> [Exercise instructions]:
Count the lines below that contain the word "feet". Reply with the number alone.

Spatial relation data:

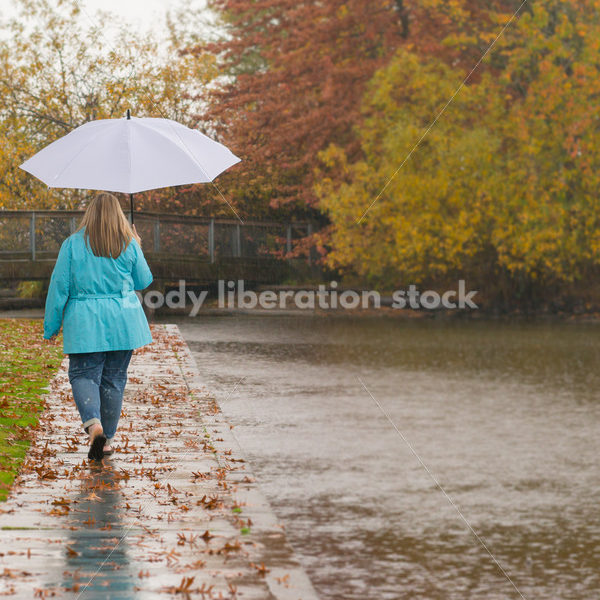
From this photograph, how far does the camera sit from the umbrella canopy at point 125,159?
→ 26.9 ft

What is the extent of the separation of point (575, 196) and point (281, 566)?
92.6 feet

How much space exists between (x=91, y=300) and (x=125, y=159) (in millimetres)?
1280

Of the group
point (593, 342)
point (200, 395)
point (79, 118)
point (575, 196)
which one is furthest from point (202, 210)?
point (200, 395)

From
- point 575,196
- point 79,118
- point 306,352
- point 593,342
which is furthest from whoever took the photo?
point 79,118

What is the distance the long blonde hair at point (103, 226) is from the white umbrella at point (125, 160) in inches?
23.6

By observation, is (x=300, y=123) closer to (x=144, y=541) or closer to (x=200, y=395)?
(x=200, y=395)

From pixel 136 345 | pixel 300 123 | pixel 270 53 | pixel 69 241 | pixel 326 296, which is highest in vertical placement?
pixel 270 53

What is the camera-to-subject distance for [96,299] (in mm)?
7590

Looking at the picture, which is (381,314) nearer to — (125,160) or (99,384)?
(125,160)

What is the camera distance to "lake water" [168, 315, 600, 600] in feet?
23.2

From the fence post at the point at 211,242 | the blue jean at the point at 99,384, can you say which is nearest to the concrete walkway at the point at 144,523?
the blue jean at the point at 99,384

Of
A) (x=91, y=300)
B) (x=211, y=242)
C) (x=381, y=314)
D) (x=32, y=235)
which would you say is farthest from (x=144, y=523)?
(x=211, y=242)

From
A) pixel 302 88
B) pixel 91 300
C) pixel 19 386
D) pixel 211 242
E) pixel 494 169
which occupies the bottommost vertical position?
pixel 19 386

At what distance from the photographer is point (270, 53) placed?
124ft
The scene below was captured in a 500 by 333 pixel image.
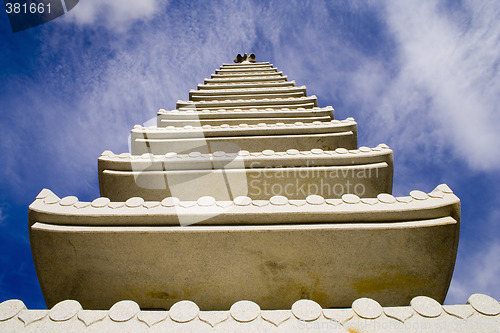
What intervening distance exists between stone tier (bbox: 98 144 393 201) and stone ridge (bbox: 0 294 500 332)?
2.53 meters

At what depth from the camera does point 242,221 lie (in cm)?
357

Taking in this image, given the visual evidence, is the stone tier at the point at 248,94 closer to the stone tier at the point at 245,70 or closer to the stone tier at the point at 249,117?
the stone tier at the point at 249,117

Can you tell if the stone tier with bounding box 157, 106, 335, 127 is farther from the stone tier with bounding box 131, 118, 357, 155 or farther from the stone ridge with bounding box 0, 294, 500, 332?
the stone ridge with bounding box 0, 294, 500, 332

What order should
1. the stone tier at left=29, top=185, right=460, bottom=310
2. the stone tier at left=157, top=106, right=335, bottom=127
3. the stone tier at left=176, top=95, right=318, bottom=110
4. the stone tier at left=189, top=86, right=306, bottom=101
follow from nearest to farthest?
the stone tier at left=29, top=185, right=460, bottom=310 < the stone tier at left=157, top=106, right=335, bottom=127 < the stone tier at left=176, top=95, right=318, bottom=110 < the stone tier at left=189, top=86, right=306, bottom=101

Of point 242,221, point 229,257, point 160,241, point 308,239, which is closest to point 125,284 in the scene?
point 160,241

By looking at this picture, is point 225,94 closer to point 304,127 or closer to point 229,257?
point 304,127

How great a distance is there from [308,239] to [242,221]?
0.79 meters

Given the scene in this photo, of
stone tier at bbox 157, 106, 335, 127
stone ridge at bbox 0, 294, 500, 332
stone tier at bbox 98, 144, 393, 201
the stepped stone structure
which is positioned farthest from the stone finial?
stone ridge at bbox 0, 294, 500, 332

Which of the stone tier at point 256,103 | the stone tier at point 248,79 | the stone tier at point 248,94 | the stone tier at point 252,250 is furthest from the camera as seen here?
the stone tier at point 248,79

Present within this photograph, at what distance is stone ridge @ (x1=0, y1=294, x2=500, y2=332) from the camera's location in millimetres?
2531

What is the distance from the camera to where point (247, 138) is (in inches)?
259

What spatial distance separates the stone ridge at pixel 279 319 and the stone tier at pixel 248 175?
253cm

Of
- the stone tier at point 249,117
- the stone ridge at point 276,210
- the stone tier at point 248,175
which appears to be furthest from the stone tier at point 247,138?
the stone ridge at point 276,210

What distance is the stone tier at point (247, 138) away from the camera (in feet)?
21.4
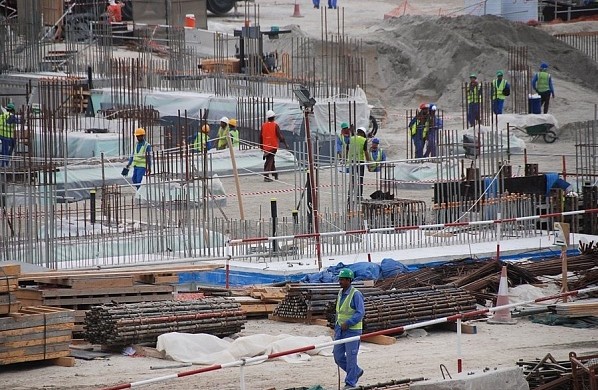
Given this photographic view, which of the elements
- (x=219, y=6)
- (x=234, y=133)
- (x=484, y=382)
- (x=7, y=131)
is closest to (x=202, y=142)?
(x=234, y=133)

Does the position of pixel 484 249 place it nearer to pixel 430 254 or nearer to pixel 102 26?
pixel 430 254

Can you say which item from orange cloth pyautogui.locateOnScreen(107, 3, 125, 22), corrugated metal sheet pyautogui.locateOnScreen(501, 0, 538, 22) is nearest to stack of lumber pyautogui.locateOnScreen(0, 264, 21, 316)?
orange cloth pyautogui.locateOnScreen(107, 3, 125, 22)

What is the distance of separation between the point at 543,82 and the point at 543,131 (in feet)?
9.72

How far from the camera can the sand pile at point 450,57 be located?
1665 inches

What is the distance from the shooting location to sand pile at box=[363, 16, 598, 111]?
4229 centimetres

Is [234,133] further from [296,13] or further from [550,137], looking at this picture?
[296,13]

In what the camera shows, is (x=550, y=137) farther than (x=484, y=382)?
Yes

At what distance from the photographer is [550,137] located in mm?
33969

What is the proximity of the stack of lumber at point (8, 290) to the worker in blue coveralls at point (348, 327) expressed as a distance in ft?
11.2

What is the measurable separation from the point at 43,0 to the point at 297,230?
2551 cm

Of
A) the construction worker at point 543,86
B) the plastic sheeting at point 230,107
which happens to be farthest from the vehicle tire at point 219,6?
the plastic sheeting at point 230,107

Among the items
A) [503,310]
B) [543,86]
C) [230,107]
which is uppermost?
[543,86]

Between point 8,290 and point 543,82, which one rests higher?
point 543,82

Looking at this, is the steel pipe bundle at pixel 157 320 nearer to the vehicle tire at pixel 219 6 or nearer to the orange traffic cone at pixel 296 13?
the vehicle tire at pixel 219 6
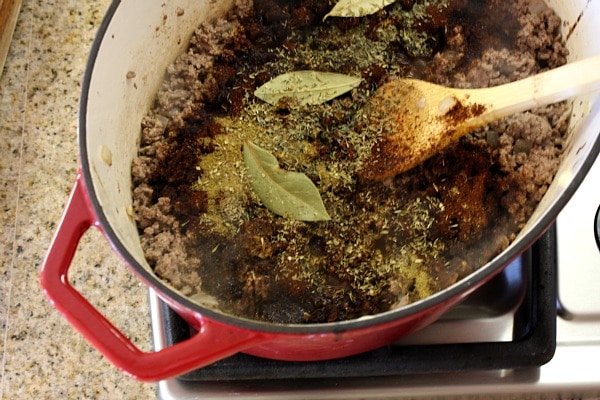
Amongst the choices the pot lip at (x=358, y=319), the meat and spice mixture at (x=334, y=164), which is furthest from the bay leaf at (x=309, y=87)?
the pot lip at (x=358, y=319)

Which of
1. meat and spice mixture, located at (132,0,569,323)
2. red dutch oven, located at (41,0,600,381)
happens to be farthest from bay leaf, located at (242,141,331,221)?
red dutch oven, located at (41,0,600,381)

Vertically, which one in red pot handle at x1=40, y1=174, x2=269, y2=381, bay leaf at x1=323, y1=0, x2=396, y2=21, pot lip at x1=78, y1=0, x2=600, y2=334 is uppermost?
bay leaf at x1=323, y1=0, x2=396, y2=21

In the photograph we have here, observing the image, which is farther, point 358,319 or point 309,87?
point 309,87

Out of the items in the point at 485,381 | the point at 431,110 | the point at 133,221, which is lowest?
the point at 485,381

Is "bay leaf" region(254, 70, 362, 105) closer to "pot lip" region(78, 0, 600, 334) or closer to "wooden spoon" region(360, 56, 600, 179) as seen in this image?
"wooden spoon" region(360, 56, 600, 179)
---
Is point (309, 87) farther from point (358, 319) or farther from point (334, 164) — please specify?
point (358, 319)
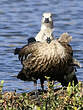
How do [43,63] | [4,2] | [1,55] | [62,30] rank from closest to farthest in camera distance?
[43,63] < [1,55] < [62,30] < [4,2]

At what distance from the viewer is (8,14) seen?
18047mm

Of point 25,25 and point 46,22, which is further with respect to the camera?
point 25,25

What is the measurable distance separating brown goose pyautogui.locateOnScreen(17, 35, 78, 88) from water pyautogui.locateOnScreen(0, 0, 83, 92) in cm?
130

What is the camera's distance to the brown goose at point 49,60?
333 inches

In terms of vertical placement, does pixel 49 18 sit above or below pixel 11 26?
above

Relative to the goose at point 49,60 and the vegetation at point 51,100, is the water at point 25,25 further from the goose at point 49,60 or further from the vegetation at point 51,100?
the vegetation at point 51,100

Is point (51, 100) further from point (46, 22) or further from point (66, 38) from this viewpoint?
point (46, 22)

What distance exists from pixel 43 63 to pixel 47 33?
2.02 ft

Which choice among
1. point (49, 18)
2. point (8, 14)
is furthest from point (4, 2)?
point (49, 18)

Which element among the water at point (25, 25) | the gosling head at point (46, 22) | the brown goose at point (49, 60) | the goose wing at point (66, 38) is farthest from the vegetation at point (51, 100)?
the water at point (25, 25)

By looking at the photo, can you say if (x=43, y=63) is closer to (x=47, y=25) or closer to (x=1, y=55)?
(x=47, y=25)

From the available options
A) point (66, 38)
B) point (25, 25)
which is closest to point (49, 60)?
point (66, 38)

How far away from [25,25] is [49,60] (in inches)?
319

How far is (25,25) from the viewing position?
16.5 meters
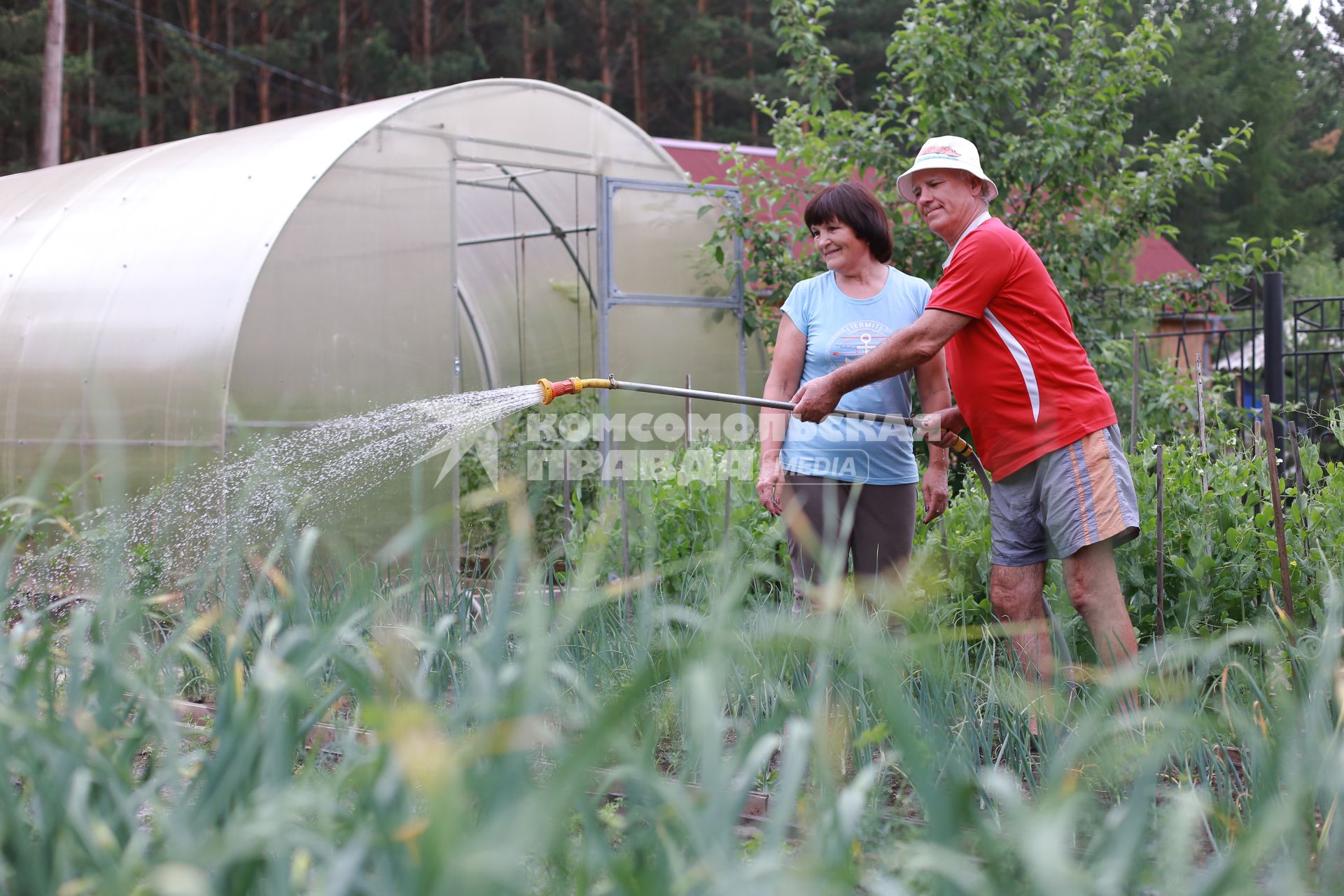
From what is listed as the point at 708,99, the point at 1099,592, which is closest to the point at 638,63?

> [Correct answer]:
4